Durante palestra para preceptores, residentes, médicos e corpo técnico do HU, a professora, que é ligada à Universidade de São Paulo (USP), apresentou um quadro nacional da residência médica, apontando desafios comuns a diferentes realidades sociais. “Nosso papel é de avaliar cada realidade em busca da excelência no ensino. Mas é preciso compreender que a residência médica é uma política de saúde, não pode ser resolvida apenas por um indivíduo”, ponderou.
A vistoria tem como objetivo observar as condições de infra-estrutura, de recursos humanos e os modelos pedagógicos adotados pelos programas de residência. Além da visita in loco às instalações, a médica pretende conversar com cada grupo envolvido. “Nosso melhor termômetro sempre é a conversa com os residentes. Pois eles podem explicar melhor quais as dificuldades enfrentadas. Isso porque os profissionais ainda são muito presos a uma visão de que avaliação é castigo. Na verdade, eles precisam enxergar as comissões, tanto nacional quanto estadual, como parceiros e não como algozes”, esclarece.
Na agenda da secretária executiva do CNRM, está ainda uma audiência com o secretário estadual de saúde, na tarde desta sexta (13).
Seleção
De acordo com Patrocínio, a função do CNRM é regular, supervisionar e avaliar os programas de residência médica. Essa atribuição tem permitido uma visão crítica sobre a formação acadêmica na área. “Assim como o ensino fundamental e o médio são vistos apenas como pré-requisitos para o vestibular, o curso de medicina tem se tornado um cursinho para a seleção da residência, o que é um erro”, defendeu.
A Comissão vem estudando uma proposta para mudar isso, que seria mudar a seleção para três provas, realizadas ao longo do curso.
Pró-Residência
A professora mostrou ainda como a valorização da residência é importante, pois tem relação direta com a fixação do especialista na região onde fez o curso. Pensando nisso, foi desenvolvido o Pró-Residência Médica, Programa Nacional de Apoio à Formação de Médicos Especialistas em Áreas Estratégicas, em parceria do MEC com o Ministério da Saúde.
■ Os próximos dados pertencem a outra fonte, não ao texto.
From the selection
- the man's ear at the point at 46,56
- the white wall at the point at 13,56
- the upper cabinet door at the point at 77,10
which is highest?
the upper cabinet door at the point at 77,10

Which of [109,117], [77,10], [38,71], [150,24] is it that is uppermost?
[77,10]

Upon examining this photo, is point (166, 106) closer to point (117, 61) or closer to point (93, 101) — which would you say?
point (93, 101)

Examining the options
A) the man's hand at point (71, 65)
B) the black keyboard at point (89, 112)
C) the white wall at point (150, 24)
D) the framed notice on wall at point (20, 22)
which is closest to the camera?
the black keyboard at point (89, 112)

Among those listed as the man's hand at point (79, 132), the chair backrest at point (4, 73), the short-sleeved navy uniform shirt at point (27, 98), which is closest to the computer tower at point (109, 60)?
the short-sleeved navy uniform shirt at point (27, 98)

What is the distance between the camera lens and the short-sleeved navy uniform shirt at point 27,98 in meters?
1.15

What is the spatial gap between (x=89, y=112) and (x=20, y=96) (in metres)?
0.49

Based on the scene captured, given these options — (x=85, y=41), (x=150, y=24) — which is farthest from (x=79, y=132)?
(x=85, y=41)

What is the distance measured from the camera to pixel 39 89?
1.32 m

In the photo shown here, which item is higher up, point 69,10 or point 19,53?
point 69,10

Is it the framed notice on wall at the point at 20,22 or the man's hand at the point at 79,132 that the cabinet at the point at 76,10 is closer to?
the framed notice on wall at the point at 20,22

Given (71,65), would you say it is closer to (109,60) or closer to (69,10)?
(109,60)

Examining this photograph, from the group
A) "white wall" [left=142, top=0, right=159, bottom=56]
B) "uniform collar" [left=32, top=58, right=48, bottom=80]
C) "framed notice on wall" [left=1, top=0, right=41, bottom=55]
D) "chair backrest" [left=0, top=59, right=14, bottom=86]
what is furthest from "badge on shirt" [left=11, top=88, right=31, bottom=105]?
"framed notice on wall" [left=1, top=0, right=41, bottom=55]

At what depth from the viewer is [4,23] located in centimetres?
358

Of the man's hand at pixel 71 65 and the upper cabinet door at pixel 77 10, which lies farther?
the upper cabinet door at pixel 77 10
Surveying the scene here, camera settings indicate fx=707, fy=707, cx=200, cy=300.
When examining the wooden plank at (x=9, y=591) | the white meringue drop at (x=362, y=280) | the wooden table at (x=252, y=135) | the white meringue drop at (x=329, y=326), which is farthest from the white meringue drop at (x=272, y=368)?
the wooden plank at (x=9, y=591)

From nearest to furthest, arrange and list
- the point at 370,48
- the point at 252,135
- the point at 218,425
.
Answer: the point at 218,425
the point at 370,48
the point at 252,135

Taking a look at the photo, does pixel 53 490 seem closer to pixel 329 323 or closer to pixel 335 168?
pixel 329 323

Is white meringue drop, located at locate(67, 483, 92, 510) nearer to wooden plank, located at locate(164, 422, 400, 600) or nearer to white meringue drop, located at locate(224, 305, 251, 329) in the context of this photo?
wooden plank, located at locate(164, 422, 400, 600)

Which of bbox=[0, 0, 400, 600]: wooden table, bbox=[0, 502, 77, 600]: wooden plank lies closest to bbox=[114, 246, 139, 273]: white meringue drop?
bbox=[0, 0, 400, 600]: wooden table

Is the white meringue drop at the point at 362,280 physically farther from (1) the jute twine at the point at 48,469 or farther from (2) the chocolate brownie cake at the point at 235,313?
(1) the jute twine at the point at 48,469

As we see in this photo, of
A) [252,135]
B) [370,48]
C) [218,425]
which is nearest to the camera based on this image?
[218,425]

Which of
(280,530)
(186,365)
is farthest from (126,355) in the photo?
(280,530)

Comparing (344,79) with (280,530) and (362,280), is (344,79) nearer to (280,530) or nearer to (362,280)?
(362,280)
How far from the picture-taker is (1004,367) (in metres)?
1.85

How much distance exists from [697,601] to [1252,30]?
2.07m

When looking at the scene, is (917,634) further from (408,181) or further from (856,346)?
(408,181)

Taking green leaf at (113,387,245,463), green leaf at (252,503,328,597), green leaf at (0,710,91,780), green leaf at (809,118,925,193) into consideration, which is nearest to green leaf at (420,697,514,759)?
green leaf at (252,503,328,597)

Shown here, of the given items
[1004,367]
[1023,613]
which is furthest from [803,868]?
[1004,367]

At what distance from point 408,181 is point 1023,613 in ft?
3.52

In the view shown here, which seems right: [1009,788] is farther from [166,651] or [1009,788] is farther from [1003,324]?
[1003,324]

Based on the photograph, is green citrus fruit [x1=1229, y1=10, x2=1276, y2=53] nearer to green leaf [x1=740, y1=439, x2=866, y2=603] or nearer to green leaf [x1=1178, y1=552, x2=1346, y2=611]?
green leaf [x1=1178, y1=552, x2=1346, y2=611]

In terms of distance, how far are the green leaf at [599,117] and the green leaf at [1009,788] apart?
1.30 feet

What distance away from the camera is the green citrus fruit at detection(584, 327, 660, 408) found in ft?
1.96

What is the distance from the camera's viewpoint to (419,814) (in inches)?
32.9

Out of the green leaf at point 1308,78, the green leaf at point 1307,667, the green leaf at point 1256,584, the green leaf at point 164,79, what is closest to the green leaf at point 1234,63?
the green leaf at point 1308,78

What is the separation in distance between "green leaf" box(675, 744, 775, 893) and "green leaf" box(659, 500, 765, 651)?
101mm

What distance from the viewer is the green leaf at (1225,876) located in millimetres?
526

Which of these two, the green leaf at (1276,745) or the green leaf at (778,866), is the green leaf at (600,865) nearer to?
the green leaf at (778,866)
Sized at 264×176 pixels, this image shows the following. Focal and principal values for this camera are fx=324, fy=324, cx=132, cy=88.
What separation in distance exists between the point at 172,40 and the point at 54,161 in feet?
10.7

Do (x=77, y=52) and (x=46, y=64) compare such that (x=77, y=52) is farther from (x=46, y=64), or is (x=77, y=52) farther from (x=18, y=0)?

O Pró-Residência identifica regiões com baixa oferta de vagas e carência de profissionais qualificados em serviços especializados e estimula a formação de médicos com o oferecimento de bolsas. As áreas médicas mais carentes de profissionais são: radiologia, psiquiatria, pediatria, neurologia, neurocirurgia, nefrologia, medicina intensiva, clínica médica, cardiologia e anestesiologia. Como prova do êxito, em sua primeira edição, 45% das vagas oferecidas pelo Pró-Residência foram preenchidas na região Nordeste.
O programa é elogiado pelo presidente da Comissão Estadual de Residência Médica, o professor Ricardo Maia. “Temos demandas enormes de profissionais. E uma boa qualificação passa pela residência, que é o grande formador de recursos humanos na área da medicina. Mas que sofreu historicamente com o baixo investimento e ausência de planejamento. Não se forma médicos por decreto. É preciso programas como o Pró-Residência para estimular a formação nessas áreas básicas”, acredita.